The charity reports that 850,000 people will be living with dementia this year, while one person will develop the condition every three minutes, with one in three babies born in 2015, being at risk of developing the condition it in future.
Alzheimer’s Society has issued calls for people to commit to spending more time with people living with dementia and help them take part in activities to keep them connected as part of their New Year’s Resolutions.
During the Winter in the weeks following Christmas, people living with dementia and their carers could be faced with long dark days until they have the chance to socialise and get out of the house. As their dementia progresses, it can be difficult to recognise members of their family and their friends, but they could still retain emotional memories of times they have spent together during visits, which can continue after the visit.
For someone living with dementia, spending time with a loved one is important as it can stimulate memories and feelings of happiness, comfort, security and familiarity.
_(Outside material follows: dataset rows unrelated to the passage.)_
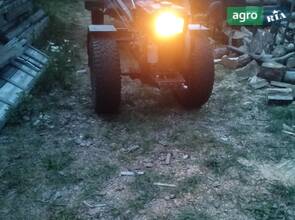 Мотокультиватор Forte МД 2017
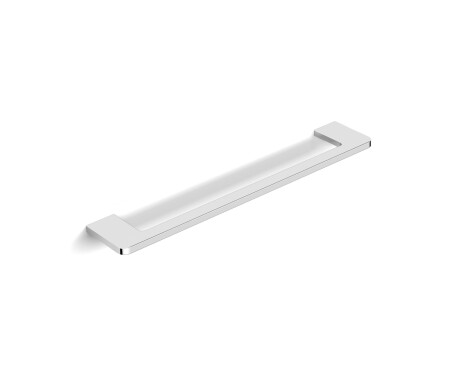NEXT-Ράγα για πετσέτα 45 / έκδοση light / χρώμιο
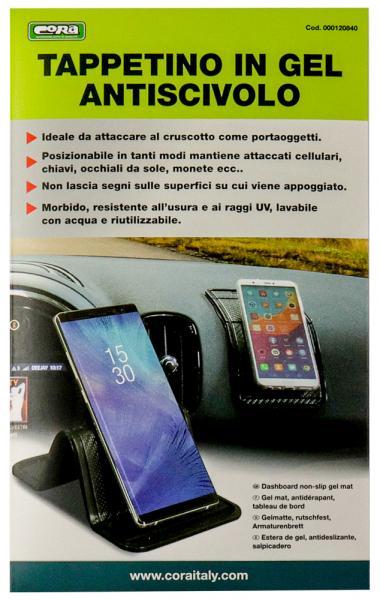 Tappetino in gel per cruscotto - immagine 6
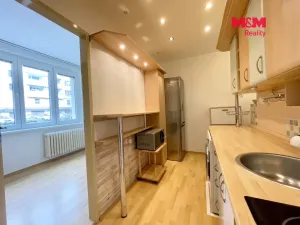 Pronájem bytu 2+kk, Sokolov, Švabinského, 40 m2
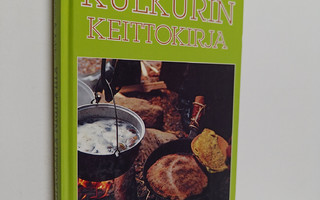 Turkka Aaltonen : Kulkurin keittokirja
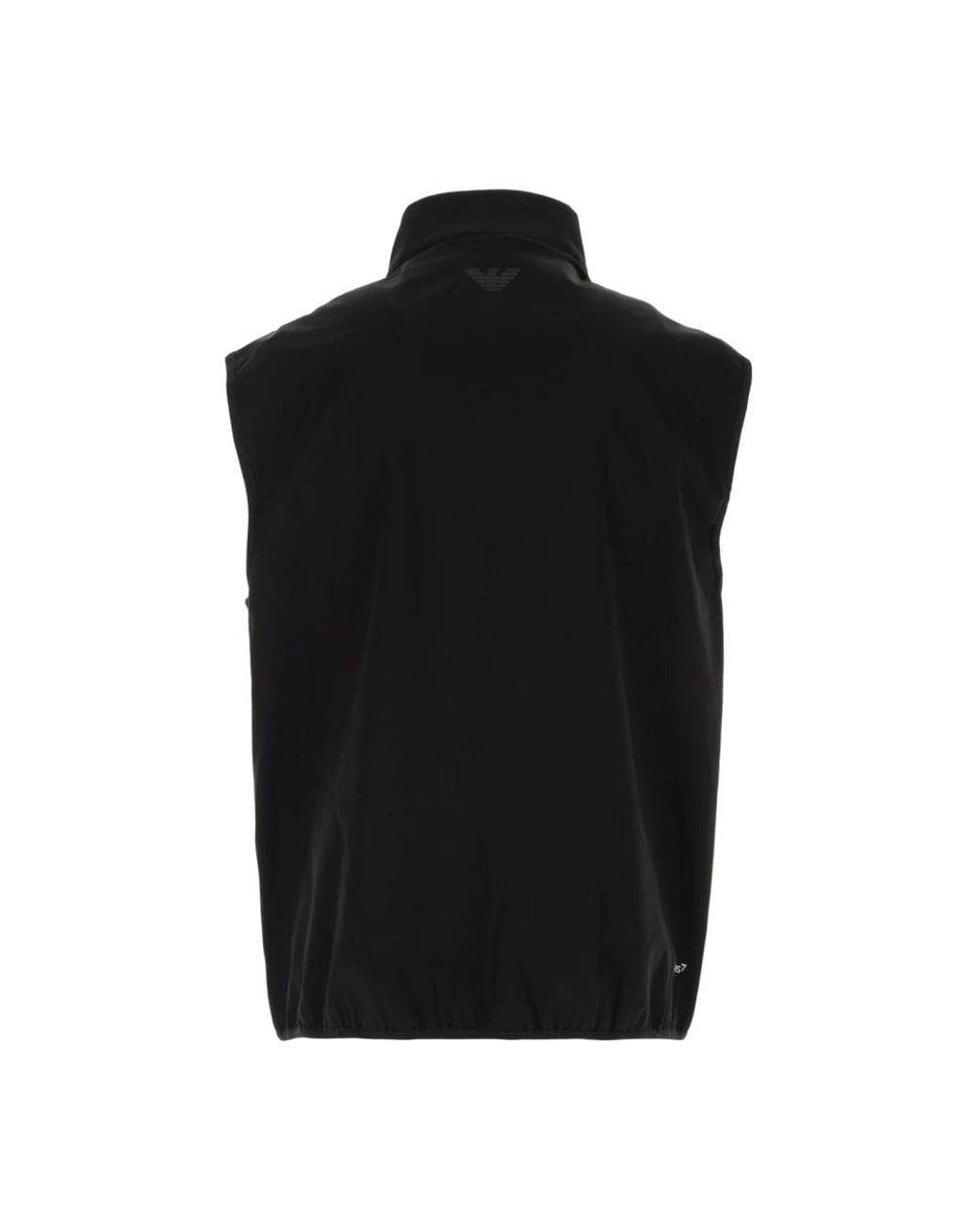 EA7 Golf Pro Light Padded Jacket in Black für Herren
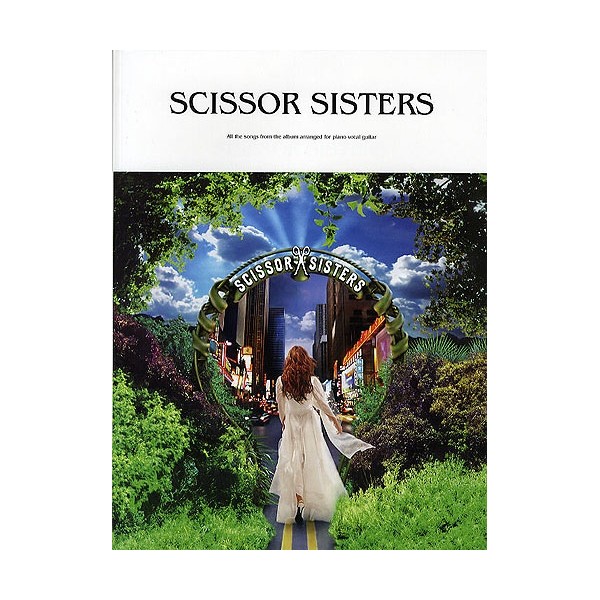 Scissor Sisters (PVG)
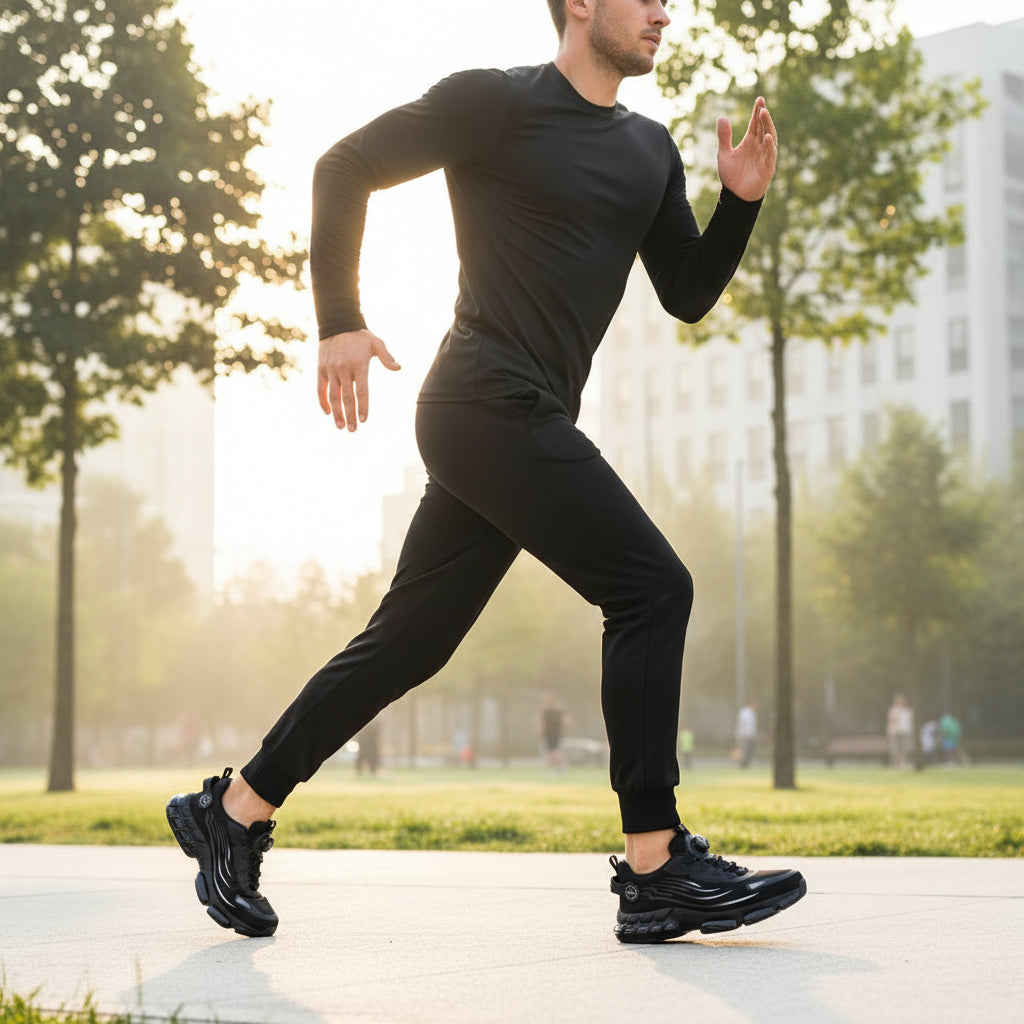 Heren Veiligheidsschoenen Duurzaam en Ergonomisch 7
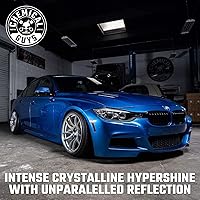 Vista 4 de Chemical Guys WAC22916 HydroSlick SiO2 - Revestimiento cerámico de hipercera con aplicador de microfibra de grado premium, 16 fl oz (Paquete de 1)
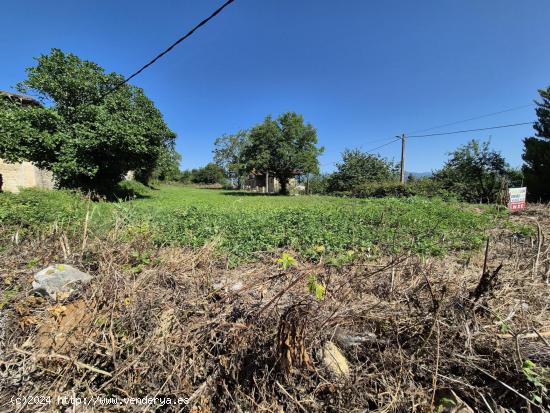 SE VENDE BONITA FINCA URBANA EN EL VALLE DE MENA - BURGOS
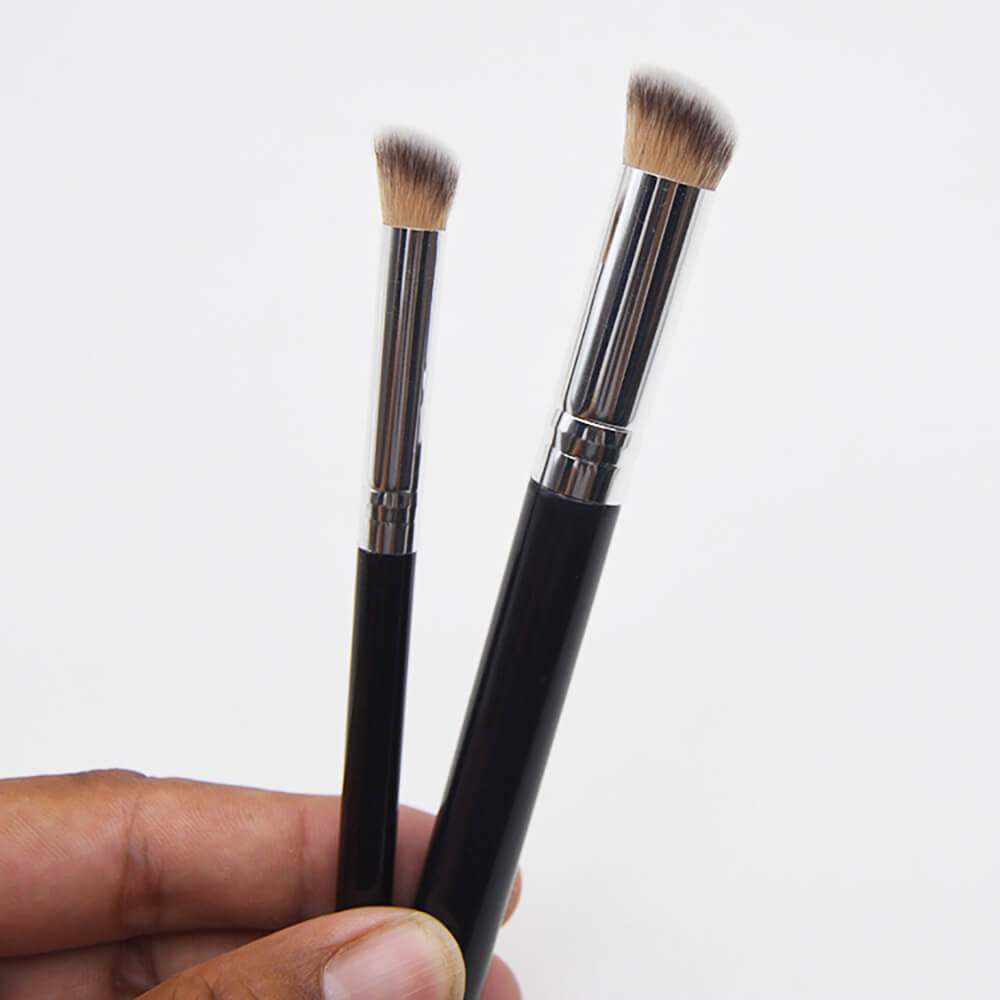 Individual brush concealer foundation blush facial powder brushes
Remaining connected to loved ones and participating in day trips and activities can prevent a person with dementia from feeling so isolated.
The study further revealed that more than half (54 per cent) of people living with the condition were no longer or infrequently participating in social activities since diagnosis. While nearly half (48 per cent) felt they would feel more connected if they saw family and friends more often, and half of those surveyed would like someone to take part in activities and hobbies with them.
Furthermore, 41 per cent of the general public admitted that being unable to recognise their family and friends would lead to them feeling the most isolated, more than a divorce or relationship breakdown.
In contrast, more than two thirds of those surveyed said they would still visit someone with dementia if they no longer recognised them, just as much or more often than they do already. However, despite good intentions, the busy lives people lead and a lack of awareness of how important emotional memories are, means they don’t always follow up on their commitments leaving so many people feeling isolated and alone.
Christopher Devas has dementia and lives in Dorset with his wife, Veronica who provides care for him. She said: “When we have lunch with friends, Christopher might not say much and be a bit unresponsive but he will always be in really good spirits afterwards and say how much he’s enjoyed it. It’s really important to both of us that we stay in touch with our close friends and family.
“Alzheimer’s Society provides many services for people to get out into the community and keep involved, and they have been a huge support to us all.”
The charity offers information, advice and support to people affected by dementia, running 3,000 local services. These include: dementia cafés, befriending services and a 24 hour online ‘Talking Point’ forum.